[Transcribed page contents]
##############################
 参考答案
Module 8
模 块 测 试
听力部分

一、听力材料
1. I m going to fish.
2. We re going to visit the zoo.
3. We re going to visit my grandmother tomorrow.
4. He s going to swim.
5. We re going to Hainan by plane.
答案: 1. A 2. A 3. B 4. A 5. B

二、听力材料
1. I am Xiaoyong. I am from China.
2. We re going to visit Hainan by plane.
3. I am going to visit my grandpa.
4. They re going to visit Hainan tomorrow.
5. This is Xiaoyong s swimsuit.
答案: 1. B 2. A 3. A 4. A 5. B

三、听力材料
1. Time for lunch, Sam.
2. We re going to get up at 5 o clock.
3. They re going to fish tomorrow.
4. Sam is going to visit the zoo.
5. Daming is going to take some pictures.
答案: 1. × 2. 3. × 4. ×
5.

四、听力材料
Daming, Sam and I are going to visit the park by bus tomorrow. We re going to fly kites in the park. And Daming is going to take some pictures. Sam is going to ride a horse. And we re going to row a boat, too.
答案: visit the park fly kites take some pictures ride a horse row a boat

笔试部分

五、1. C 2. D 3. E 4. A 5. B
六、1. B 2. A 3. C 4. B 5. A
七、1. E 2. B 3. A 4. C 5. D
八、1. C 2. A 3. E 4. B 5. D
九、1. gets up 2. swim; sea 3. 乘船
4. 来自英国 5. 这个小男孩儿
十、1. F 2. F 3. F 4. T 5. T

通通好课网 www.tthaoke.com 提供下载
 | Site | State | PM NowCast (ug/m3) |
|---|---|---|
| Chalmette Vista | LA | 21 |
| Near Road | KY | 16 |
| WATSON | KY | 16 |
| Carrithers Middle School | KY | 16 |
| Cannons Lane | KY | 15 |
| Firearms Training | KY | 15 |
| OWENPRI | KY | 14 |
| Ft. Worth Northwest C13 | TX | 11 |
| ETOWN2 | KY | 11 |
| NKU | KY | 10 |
##############################
--- AIM OF THE TASK ---
Copy each line containing the word "horse" from the data.

--- RESULT FOR THIS EXERCISE ---
Daming, Sam and I are going to visit the park by bus tomorrow. We re going to fly kites in the park. And Daming is going to take some pictures. Sam is going to ride a horse. And we re going to row a boat, too.
答案: visit the park fly kites take some pictures ride a horse row a boat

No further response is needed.